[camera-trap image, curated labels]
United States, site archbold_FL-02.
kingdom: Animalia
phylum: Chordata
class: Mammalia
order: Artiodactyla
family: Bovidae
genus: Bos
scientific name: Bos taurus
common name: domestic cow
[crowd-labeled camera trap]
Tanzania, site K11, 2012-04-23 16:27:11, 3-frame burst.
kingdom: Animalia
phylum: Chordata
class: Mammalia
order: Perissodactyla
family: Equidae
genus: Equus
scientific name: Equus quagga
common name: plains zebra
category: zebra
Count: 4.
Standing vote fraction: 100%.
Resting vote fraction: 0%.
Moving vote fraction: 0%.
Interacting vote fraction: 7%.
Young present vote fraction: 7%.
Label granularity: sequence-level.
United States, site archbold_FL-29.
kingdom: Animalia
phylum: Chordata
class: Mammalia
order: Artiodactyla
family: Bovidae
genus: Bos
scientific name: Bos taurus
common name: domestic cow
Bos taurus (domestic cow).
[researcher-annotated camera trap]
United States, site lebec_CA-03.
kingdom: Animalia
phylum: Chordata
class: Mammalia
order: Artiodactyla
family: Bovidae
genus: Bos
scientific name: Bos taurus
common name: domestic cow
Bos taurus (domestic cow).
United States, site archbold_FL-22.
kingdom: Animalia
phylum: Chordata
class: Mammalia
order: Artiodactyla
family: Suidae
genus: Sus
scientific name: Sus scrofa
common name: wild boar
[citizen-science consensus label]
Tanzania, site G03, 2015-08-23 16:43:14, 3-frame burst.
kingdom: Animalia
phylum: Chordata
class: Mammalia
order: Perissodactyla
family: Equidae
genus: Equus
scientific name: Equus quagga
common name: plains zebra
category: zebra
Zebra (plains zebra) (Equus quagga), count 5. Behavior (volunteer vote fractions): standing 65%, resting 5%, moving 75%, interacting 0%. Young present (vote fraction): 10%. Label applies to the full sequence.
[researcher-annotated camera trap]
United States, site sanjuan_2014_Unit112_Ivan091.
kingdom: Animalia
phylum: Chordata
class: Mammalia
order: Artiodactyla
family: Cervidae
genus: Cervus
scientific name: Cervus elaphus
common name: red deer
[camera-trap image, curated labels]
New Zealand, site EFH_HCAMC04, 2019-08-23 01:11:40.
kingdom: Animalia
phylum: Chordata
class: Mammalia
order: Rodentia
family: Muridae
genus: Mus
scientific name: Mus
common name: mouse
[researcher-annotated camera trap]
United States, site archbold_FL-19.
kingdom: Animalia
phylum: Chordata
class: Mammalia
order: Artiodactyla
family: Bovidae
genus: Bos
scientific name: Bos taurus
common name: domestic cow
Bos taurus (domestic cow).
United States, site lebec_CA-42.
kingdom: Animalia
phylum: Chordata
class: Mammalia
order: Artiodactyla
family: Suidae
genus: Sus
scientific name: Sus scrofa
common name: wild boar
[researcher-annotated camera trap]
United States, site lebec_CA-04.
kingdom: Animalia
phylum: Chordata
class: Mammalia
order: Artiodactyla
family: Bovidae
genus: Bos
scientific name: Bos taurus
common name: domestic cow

════════════════════

**THE PROBLEM**. Restate the records above word for word.

**SOLVED EXERCISE**.
[camera-trap image, curated labels]
United States, site archbold_FL-02.
kingdom: Animalia
phylum: Chordata
class: Mammalia
order: Artiodactyla
family: Bovidae
genus: Bos
scientific name: Bos taurus
common name: domestic cow
[crowd-labeled camera trap]
Tanzania, site K11, 2012-04-23 16:27:11, 3-frame burst.
kingdom: Animalia
phylum: Chordata
class: Mammalia
order: Perissodactyla
family: Equidae
genus: Equus
scientific name: Equus quagga
common name: plains zebra
category: zebra
Count: 4.
Standing vote fraction: 100%.
Resting vote fraction: 0%.
Moving vote fraction: 0%.
Interacting vote fraction: 7%.
Young present vote fraction: 7%.
Label granularity: sequence-level.
United States, site archbold_FL-29.
kingdom: Animalia
phylum: Chordata
class: Mammalia
order: Artiodactyla
family: Bovidae
genus: Bos
scientific name: Bos taurus
common name: domestic cow
Bos taurus (domestic cow).
[researcher-annotated camera trap]
United States, site lebec_CA-03.
kingdom: Animalia
phylum: Chordata
class: Mammalia
order: Artiodactyla
family: Bovidae
genus: Bos
scientific name: Bos taurus
common name: domestic cow
Bos taurus (domestic cow).
United States, site archbold_FL-22.
kingdom: Animalia
phylum: Chordata
class: Mammalia
order: Artiodactyla
family: Suidae
genus: Sus
scientific name: Sus scrofa
common name: wild boar
[citizen-science consensus label]
Tanzania, site G03, 2015-08-23 16:43:14, 3-frame burst.
kingdom: Animalia
phylum: Chordata
class: Mammalia
order: Perissodactyla
family: Equidae
genus: Equus
scientific name: Equus quagga
common name: plains zebra
category: zebra
Zebra (plains zebra) (Equus quagga), count 5. Behavior (volunteer vote fractions): standing 65%, resting 5%, moving 75%, interacting 0%. Young present (vote fraction): 10%. Label applies to the full sequence.
[researcher-annotated camera trap]
United States, site sanjuan_2014_Unit112_Ivan091.
kingdom: Animalia
phylum: Chordata
class: Mammalia
order: Artiodactyla
family: Cervidae
genus: Cervus
scientific name: Cervus elaphus
common name: red deer
[camera-trap image, curated labels]
New Zealand, site EFH_HCAMC04, 2019-08-23 01:11:40.
kingdom: Animalia
phylum: Chordata
class: Mammalia
order: Rodentia
family: Muridae
genus: Mus
scientific name: Mus
common name: mouse
[researcher-annotated camera trap]
United States, site archbold_FL-19.
kingdom: Animalia
phylum: Chordata
class: Mammalia
order: Artiodactyla
family: Bovidae
genus: Bos
scientific name: Bos taurus
common name: domestic cow
Bos taurus (domestic cow).
United States, site lebec_CA-42.
kingdom: Animalia
phylum: Chordata
class: Mammalia
order: Artiodactyla
family: Suidae
genus: Sus
scientific name: Sus scrofa
common name: wild boar
[researcher-annotated camera trap]
United States, site lebec_CA-04.
kingdom: Animalia
phylum: Chordata
class: Mammalia
order: Artiodactyla
family: Bovidae
genus: Bos
scientific name: Bos taurus
common name: domestic cow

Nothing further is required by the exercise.